According to the text on the HuggingFace Dataset Viewer API, what does the API give programmatic access to without downloading entire datasets locally?
### TEXT SEGMENT ###
HuggingFace Dataset Viewer API.
Provides programmatic access to dataset content, statistics, and structure without downloading entire datasets locally.
See: https://huggingface.co/docs/dataset-viewer
Example
# Check if a dataset is available in the viewer
{:ok, info} = HuggingfaceClient.dataset_viewer_info("rajpurkar/squad")
# Get the first 100 rows of a dataset split
{:ok, rows} = HuggingfaceClient.dataset_viewer_rows("rajpurkar/squad",
split: "train",
offset: 0,
length: 10
)
# Get dataset statistics
{:ok, stats} = HuggingfaceClient.dataset_viewer_statistics("rajpurkar/squad",
config: "plain_text",
split: "train"
)
Summary
Functions
Returns column index/statistics for a dataset split.
Returns the feature schema (column types) for a dataset split.
Returns the first 100 rows of a dataset split (as a preview).
Returns dataset info (size, number of rows, features schema, etc.).
### DATA ###
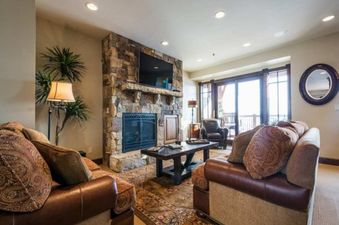 02 Living Room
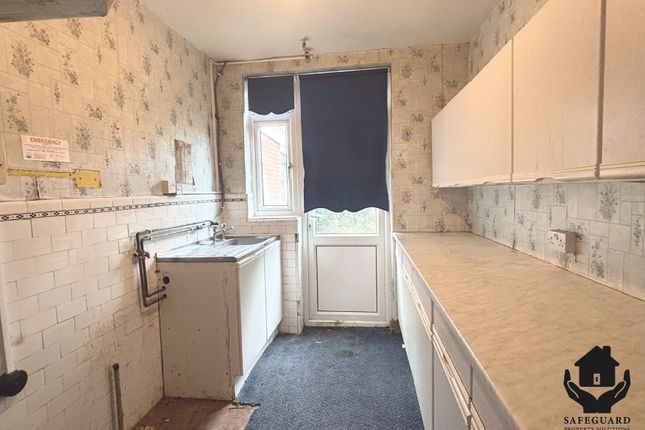 18, Bawdsey Avenue, Ilford photo 3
###
• **RESULT OF THE TASK**: Dataset content, statistics, and structure.